Luise: Manchmal gucken wir Profile von Männern auf Datingseiten zusammen an und kommentieren die. Dann sage ich schon: „Der sieht doch nett aus – für sein Alter.“
Marlene: Manchmal fragst du auch: „Was tut sich auf Parship? Mit wem telefonierst du?“
Luise: Aber optisch haben wir verschiedene Vor-stellungen. Diesen Chemiker, den du gut fandest – den fand ich jetzt nicht so toll. Aber er muss ja dir gefallen, nicht mir.
Marlene und Luise sprechen über Männer, als wären sie beste Freundinnen. Sind sie aber nicht. Sie sind Mutter und Tochter. Luise ist 18, Marlene Mitte 50. Beziehungen und Partnersuche sind ein wichtiges Thema zwischen den beiden – in beide Richtungen. Luise hat sich lange Zeit einen Freund gewünscht; als sie 16 war, trennten sich ihre Eltern, und Marlene ist auf einmal auch wieder Single. Eine ungewohnte Situation für die Tochter, die ihre Mutter bisher nur in Kombination mit dem Vater kannte.
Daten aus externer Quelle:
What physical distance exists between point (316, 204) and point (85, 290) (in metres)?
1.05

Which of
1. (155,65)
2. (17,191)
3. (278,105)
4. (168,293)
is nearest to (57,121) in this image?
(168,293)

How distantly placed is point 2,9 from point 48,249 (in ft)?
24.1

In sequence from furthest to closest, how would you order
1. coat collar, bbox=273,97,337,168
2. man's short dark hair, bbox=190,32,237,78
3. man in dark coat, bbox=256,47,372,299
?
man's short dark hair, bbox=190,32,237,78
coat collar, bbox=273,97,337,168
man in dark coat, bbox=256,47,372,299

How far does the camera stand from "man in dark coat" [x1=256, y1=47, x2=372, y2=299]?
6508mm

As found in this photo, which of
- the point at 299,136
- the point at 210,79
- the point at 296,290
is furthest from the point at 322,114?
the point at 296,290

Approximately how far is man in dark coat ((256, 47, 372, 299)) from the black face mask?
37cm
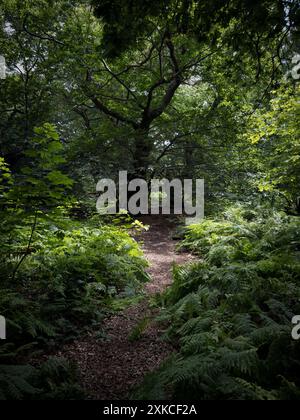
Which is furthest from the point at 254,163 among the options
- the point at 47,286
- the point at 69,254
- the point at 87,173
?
the point at 47,286

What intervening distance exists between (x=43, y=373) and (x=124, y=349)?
1264 mm

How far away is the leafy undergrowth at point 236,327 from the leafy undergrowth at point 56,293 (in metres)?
0.99

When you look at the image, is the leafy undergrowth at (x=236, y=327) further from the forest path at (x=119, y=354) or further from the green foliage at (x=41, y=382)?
the green foliage at (x=41, y=382)

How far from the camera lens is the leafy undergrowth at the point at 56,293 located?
3.05 m

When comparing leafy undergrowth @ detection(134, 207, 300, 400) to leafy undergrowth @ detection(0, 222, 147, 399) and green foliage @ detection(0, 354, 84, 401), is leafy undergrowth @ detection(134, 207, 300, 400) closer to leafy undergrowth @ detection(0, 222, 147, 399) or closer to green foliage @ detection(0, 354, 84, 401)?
green foliage @ detection(0, 354, 84, 401)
Eines Nachts meldet Marlene sich beim Onlinedating an, „aus Neugier und um nicht vor dem Fernseher zu sitzen“, wie sie heute am Wohnzimmertisch lachend sagt. Sie ist lebenslustig, Typ Künstlerin, graue Haare in wallender Mähne. Als die ersten Männer schrieben, musste sie ihrer Tochter davon erzählen:
Luise: Ich wollte wissen: Wer ist das? Gibt’s Bilder? Als du das erste Mal verliebt warst, hat es mich amüsiert zu sehen, wie du rumgehüpft bist, wenn er angerufen hat. Du hattest einen richtigen Höhenflug damals.
Marlene: Als ich das erste Mal einen Mann nach Hause brachte, war das für dich aber trotzdem ein Hammer. Du hast gesagt: „Den kannst du vergessen, Mama!“
Luise: Ich habe ihn anfangs ignoriert. Es war halt doch komisch , dass du auf einmal einen Freund hattest. Bis dahin waren wir ja länger zu zweit gewesen.
„Meist schweißt es die Partner eher zusammen, wenn sie gemeinsam die Depression überstehen”, sagt Dr. Gabriele Pitschel-Walz.
Einer Studie des Bundesfamilienministeriums zufolge steigt die Zahl der Alleinerziehenden mit minderjährigen Kindern kontinuierlich. Im Jahr 2010 lebten 17 Prozent aller minderjährigen Kinder mit nur einem Elternteil zusammen, in neun von zehn Fällen mit der Mutter. Da viele Elternpaare sich erst trennen oder scheiden lassen, wenn die Kinder nicht mehr ganz klein sind, ist ein Fünftel der Kinder in Alleinerziehenden-Haushalten älter als 15. Ein kompliziertes Alter für Beziehungen: Die eigenen kommen gerade erst in Gang, aber man versteht genau, was es bedeutet, wenn Mama einen Mann mit nach Hause bringt.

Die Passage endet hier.